Klotzen, nicht kleckern

Paul Krugman fordert: Vergesst die Krise!

  • Harald Loch
  • Lesedauer: 3 Min.

Der Sieg des Sozialisten Francois Hollande in den französischen Präsidentschaftswahlen wird die wirtschaftspolitische Diskussion in Europa weiter auf die Frage zuspitzen: Wie hältst du es mit Keynes? Der britische Wirtschaftstheoretiker hatte zwischen den beiden Weltkriegen eine Theorie zur Überwindung von Wirtschaftkrisen entwickelt, deren Kern darin besteht, in Zeiten schwacher Wirtschaftstätigkeit diese durch staatliches Geldausgeben - notfalls auch »auf Pump« - zu beleben. Seitdem finden regelrechte Glaubenskriege zwischen Angebots- und Nachfragepolitikern statt, die mit besonderer Heftigkeit in den USA, aber auch innerhalb der Europäischen Union, insbesondere in der Euro-Zone, ausgetragen werden.

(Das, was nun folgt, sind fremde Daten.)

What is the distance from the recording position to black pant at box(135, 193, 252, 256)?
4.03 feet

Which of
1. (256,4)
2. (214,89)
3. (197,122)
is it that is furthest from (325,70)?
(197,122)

Einer der profiliertesten Vertreter der - von ihm modernisierten - Ideen von Keynes ist der US-amerikanische Wirtschaftsprofessor Paul Krugman, der in Princeton lehrt und 2008 den Nobelpreis für Wirtschaft erhalten hat. Ganz im Stil seiner zahlreichen Kolumnen, in denen er temperamentvoll in wirtschaftspolitische Debatte eingreift, hat er jetzt ein neues Buch mit dem radikalen Titel »Vergesst die Krise!« verfasst.

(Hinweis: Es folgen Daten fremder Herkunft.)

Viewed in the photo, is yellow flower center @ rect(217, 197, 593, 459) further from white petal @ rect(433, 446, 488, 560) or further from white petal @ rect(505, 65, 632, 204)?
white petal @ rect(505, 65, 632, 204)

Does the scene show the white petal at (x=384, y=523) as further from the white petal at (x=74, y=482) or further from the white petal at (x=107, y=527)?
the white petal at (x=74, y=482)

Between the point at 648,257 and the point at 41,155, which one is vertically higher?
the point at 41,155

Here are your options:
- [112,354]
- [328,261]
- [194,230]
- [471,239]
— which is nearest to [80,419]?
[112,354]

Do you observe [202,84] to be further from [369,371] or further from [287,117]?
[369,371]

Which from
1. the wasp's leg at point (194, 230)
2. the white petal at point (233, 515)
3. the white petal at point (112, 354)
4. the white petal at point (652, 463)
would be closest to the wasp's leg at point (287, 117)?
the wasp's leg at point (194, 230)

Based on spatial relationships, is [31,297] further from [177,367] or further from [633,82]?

Krugman setzt sich in erster Linie mit der seit Reagan und von den radikalen Republikanern auf die Spitze getriebenen konservativen Wirtschaftspolitik in den USA auseinander, der er die dortige hohe Arbeitslosigkeit, das schwache Wirtschaftswachstum und die ungleiche Einkommensverteilung anlastet. In 13 gut gegliederten Kapiteln wendet er sich an ein wissenschaftlich nicht vorgebildetes Publikum, erläutert die Ursachen der seit 2008 andauernden Krise, deren Auswirkungen und die halbherzigen Versuche der Administrationen, auf die Krise zu reagieren. Anhand treffender Beispiele bringt er auf den Punkt, was Statistikern meist misslingt.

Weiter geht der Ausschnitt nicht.